Though often envisioned as an ideal vacation spot, home to thousands of sites, islands and beaches, Greece is not exempt from the list of countries affected by diseases, and it is necessary that travelers be aware of this.
- Coronary Heart Disease
According to WHO, Coronary Heart Disease (CHD) is one of the top diseases in Greece, responsible for 26.17% of the country’s total deaths. Statistically, CHD occurs in men between the ages of 50 to 79, and in women ages 70-79. Controllable factors include arterial hypertension, diabetes, dyslipidemia, obesity, smoking and lack of physical activity. Non-modifiable factors include gender, age and family history of premature CHD.

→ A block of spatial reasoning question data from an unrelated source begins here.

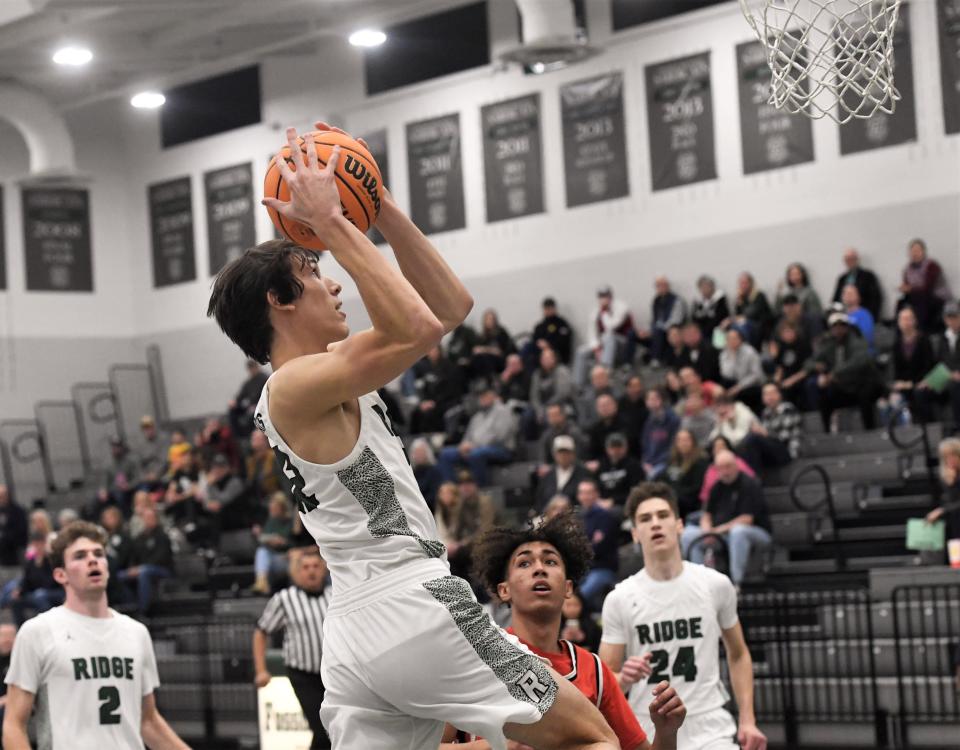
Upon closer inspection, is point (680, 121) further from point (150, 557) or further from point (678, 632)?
point (678, 632)

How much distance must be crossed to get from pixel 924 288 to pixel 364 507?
1326 centimetres

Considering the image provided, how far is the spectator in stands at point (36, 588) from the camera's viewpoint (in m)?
17.7

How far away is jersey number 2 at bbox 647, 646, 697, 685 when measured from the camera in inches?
276

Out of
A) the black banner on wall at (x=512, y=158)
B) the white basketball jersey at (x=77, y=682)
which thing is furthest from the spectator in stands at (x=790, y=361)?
the white basketball jersey at (x=77, y=682)

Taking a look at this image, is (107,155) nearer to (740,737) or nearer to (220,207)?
(220,207)

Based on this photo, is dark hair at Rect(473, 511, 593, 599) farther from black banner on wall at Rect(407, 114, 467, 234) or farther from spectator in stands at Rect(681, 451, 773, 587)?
black banner on wall at Rect(407, 114, 467, 234)

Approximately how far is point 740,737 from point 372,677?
292 cm

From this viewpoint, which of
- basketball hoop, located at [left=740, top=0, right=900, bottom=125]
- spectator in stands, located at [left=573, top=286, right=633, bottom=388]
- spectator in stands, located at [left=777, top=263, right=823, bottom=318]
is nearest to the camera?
basketball hoop, located at [left=740, top=0, right=900, bottom=125]

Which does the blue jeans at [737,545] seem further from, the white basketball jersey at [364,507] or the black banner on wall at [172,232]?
the black banner on wall at [172,232]

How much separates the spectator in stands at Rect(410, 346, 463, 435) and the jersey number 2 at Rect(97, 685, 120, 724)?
11.9 meters

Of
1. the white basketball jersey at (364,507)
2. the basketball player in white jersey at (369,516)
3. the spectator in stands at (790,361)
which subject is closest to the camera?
the basketball player in white jersey at (369,516)

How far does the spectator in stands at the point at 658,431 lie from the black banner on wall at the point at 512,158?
19.2ft

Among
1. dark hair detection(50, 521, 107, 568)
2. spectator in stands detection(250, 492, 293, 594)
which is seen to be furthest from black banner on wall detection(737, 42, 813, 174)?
dark hair detection(50, 521, 107, 568)

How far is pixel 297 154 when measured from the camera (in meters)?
4.16
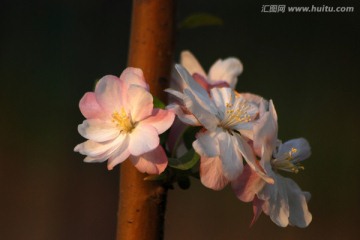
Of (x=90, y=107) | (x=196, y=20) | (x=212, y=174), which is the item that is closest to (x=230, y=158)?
(x=212, y=174)

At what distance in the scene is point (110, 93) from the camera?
0.45 m

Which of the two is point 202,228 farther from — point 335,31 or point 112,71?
point 335,31

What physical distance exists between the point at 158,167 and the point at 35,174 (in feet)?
4.82

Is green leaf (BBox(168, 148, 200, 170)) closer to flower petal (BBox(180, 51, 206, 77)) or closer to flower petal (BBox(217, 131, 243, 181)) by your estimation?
flower petal (BBox(217, 131, 243, 181))

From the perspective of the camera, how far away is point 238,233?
167 centimetres

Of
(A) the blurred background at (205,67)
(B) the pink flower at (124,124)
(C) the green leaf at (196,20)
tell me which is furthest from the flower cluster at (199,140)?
(A) the blurred background at (205,67)

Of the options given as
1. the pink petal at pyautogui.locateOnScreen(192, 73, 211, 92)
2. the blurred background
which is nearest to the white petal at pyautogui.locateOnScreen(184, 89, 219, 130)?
the pink petal at pyautogui.locateOnScreen(192, 73, 211, 92)

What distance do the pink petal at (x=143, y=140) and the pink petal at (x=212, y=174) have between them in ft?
0.13

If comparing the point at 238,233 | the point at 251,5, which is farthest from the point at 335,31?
the point at 238,233

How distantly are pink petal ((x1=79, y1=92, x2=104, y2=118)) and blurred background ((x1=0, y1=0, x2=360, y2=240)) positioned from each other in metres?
1.22

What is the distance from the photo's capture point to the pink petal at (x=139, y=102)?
1.42 ft

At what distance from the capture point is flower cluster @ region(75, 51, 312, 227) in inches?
16.6

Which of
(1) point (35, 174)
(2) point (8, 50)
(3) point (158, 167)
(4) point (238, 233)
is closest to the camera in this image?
(3) point (158, 167)

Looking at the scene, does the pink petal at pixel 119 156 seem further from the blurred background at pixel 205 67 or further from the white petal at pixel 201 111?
the blurred background at pixel 205 67
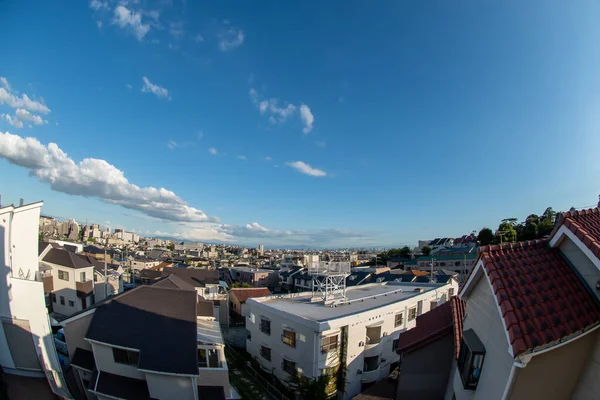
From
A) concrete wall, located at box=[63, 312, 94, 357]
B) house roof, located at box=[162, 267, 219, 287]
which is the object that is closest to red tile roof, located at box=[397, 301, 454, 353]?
concrete wall, located at box=[63, 312, 94, 357]

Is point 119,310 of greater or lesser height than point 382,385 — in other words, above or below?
above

Falling second in the list of top diseases in Greece, mortality from heart disease and strokes has reached 35,000 deaths per year, which is high compared to other regions like Portugal or Spain. As a result, life expectancy for Greeks has fallen. Statistics showing 33% of adults smoking daily and 19.6% of the population being overweight or obese contribute to the issue.
In 2011, a total of 20 cases of malaria occurred among Greek residents in the Evrotas, Laconia district, caused by the parasite Plasmodium vivax. The following year, 17 additional locally acquired cases were reported. According to the Centers for Disease Control, it is recommended that travelers take an anti-malarial medication and follow insect protection measures to reduce the risk of mosquito bites.
- Legionnaires’ disease
A total of 14 cases of Legionnaires’ disease were reported on the island of Corfu in 2011. Legionnaires’ disease is a bacterial infection that typically causes pneumonia but can also involve other organ systems. The disease is usually transmitted through contaminated water sources, such as air conditioners and showers. Common symptoms include fever, cough, chest pain, difficulty breathing, headache, muscle pains and diarrhea.
- West Nile virus
An outbreak of West Nile virus infections surfaced in 2010, causing 262 confirmed cases and 35 deaths. West Nile virus is carried by Culex mosquitoes. Most infections are mild but can affect the central nervous system, leading to fever, headache, confusion, lethargy, coma and in most serious cases, death. Because there is no treatment for West Nile virus, prevention methods should be taken by keeping cover and applying insect repellents.
For both locals and visitors, such recent outbreaks emphasize the importance of taking safety precautions and preventing further transmission of top diseases in Greece. Since most of these illnesses cannot be cured, undergoing certain treatment methods or making lifestyle changes help with recovery.